Required task: Extract exactly and only the lines of the data below, starting at the line with "What is (x=93, y=130)'s" and stopping after the final line.

Input rows:
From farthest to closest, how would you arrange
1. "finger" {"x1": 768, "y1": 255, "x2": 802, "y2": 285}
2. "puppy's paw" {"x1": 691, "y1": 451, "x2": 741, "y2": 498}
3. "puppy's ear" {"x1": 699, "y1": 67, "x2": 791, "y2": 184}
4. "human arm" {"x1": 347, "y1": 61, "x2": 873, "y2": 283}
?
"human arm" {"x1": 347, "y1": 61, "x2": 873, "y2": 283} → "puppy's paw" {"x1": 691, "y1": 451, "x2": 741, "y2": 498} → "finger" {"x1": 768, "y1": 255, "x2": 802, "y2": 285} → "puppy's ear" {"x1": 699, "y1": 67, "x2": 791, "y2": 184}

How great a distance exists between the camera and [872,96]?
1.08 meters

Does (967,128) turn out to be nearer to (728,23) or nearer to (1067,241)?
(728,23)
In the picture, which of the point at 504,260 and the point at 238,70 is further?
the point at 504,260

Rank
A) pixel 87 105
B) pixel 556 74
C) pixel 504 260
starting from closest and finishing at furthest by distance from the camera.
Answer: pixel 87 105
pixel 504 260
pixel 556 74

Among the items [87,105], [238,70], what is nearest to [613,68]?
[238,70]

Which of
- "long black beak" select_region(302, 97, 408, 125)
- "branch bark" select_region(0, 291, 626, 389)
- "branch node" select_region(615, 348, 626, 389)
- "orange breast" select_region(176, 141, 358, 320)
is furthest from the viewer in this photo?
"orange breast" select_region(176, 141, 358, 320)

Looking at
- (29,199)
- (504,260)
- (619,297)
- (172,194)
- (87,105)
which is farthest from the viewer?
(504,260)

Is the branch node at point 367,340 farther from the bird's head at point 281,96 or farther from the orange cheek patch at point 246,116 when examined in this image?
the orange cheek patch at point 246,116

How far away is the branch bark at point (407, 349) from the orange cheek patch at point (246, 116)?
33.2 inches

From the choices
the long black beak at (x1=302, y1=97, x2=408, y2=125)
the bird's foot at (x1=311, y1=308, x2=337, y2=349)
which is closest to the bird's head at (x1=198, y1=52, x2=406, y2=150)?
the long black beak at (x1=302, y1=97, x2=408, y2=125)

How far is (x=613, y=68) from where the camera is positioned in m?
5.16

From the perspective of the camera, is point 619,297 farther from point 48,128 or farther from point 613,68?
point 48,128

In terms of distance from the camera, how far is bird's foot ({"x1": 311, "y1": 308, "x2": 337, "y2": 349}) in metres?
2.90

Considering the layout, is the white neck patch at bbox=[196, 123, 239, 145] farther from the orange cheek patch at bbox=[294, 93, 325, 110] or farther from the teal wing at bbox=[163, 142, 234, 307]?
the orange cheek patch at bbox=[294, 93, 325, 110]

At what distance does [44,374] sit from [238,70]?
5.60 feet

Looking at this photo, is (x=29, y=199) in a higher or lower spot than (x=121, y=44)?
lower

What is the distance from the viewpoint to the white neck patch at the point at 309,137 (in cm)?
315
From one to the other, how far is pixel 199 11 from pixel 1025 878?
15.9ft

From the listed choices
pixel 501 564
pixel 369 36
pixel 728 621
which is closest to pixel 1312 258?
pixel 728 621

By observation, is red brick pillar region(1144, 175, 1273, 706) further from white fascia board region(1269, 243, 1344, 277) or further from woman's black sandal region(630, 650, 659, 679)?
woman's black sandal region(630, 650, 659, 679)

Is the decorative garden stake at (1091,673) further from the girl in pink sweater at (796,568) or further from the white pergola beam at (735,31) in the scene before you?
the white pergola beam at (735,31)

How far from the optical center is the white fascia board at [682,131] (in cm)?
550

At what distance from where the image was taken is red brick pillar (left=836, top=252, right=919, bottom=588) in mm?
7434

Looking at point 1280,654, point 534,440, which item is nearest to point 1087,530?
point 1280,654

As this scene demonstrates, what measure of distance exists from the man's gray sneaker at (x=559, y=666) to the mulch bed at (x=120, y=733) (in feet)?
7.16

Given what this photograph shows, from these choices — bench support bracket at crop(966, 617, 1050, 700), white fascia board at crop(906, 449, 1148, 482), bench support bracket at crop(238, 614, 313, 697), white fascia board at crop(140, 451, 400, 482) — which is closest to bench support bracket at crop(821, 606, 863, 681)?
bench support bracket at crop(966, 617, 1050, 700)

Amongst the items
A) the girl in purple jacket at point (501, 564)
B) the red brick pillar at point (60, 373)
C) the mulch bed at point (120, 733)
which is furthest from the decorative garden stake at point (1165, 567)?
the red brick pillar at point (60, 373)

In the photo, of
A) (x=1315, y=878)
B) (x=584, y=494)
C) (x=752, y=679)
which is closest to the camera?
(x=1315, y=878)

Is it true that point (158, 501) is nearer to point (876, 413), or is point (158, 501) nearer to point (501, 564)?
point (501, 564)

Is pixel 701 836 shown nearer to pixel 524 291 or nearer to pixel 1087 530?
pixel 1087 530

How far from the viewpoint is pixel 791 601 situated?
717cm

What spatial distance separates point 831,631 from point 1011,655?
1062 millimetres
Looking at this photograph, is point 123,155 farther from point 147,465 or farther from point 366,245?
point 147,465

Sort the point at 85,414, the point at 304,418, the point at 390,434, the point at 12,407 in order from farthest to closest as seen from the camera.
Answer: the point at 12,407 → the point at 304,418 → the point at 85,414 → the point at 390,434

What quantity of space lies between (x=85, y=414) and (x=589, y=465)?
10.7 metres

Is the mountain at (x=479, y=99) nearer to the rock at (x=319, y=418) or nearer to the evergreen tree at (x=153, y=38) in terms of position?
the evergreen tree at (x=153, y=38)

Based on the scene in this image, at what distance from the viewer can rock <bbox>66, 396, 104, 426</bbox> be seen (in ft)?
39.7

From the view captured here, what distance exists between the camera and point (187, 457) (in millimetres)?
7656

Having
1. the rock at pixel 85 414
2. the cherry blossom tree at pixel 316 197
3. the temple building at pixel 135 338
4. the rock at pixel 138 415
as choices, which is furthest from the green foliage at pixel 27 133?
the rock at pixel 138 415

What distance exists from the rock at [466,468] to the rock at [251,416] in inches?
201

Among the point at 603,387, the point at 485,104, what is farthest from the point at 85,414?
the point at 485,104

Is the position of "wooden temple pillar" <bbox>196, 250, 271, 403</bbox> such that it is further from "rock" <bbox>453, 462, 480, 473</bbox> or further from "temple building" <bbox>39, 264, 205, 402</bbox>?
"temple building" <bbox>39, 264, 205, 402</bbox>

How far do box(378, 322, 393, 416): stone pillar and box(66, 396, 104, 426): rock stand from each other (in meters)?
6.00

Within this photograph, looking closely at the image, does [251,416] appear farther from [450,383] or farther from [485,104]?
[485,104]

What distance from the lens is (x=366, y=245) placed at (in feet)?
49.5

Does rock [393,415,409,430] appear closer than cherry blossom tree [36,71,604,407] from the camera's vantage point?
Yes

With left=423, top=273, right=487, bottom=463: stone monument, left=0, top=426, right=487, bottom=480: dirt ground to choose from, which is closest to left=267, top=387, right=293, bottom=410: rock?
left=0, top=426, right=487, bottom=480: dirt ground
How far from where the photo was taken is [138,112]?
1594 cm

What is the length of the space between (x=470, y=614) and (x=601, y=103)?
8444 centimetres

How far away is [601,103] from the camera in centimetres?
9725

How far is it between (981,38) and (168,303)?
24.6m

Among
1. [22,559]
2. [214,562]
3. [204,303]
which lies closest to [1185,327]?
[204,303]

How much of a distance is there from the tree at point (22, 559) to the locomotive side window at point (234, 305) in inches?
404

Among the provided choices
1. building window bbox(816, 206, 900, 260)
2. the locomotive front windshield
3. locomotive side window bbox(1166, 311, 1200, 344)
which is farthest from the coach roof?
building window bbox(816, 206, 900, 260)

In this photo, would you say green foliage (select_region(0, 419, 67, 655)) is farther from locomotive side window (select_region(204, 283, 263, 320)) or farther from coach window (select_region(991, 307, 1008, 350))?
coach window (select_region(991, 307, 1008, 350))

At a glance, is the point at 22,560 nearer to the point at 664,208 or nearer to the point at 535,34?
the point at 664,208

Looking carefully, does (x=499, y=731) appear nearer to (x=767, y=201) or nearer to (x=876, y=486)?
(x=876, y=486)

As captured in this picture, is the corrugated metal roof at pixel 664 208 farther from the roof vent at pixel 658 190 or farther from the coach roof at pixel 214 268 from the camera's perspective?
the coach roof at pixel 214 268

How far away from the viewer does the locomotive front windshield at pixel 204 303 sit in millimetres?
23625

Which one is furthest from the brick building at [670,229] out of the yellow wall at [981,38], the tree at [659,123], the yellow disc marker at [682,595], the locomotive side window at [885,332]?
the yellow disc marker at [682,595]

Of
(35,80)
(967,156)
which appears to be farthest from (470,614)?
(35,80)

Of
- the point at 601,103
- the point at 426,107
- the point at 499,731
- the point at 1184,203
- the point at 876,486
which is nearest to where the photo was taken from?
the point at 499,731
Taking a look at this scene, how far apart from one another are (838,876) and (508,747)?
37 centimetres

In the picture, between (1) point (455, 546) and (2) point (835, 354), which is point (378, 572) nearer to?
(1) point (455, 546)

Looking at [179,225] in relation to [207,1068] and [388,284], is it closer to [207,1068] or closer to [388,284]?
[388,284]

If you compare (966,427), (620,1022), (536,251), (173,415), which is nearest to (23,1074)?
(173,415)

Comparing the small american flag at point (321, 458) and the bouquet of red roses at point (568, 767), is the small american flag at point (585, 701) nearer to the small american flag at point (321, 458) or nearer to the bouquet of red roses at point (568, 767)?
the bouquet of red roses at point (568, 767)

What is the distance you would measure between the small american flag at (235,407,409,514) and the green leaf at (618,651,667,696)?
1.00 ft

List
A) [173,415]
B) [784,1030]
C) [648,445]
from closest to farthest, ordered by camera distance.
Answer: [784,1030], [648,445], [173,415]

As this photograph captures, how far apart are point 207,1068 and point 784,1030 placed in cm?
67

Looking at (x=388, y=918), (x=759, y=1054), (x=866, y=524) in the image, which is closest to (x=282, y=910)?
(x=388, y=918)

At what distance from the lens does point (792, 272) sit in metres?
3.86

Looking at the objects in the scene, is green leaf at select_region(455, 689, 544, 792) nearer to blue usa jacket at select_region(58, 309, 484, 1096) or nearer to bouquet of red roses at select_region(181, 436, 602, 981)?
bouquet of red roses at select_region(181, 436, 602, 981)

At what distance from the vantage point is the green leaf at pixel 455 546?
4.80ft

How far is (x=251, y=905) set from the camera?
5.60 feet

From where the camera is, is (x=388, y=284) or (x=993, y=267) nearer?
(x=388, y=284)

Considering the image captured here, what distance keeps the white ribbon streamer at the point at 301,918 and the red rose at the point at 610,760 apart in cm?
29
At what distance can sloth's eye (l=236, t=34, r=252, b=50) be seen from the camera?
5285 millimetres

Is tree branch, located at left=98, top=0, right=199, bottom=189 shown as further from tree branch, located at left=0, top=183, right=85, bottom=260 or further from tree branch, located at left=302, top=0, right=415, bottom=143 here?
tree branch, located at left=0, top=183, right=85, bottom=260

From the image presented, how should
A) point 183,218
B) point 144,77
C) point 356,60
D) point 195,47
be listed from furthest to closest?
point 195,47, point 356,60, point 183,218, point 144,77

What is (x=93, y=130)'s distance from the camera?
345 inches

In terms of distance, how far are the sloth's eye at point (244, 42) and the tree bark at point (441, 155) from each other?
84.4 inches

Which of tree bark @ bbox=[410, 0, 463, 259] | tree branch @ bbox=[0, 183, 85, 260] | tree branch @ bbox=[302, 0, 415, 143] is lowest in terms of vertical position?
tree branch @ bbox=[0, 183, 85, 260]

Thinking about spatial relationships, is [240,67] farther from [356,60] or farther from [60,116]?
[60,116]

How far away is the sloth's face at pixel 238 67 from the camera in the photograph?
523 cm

Correct output:
What is (x=93, y=130)'s distance from the camera?
345 inches

In terms of distance, how far are the sloth's eye at point (244, 42) and the tree bark at point (441, 155) from each other?
84.4 inches

Which of tree bark @ bbox=[410, 0, 463, 259] | tree branch @ bbox=[0, 183, 85, 260] | tree branch @ bbox=[302, 0, 415, 143] is lowest in terms of vertical position?
tree branch @ bbox=[0, 183, 85, 260]

Thinking about spatial relationships, is [240,67] farther from [356,60] or farther from [60,116]?
[60,116]

How far away is the sloth's face at pixel 238 67 from the camera in the photograph?
523 cm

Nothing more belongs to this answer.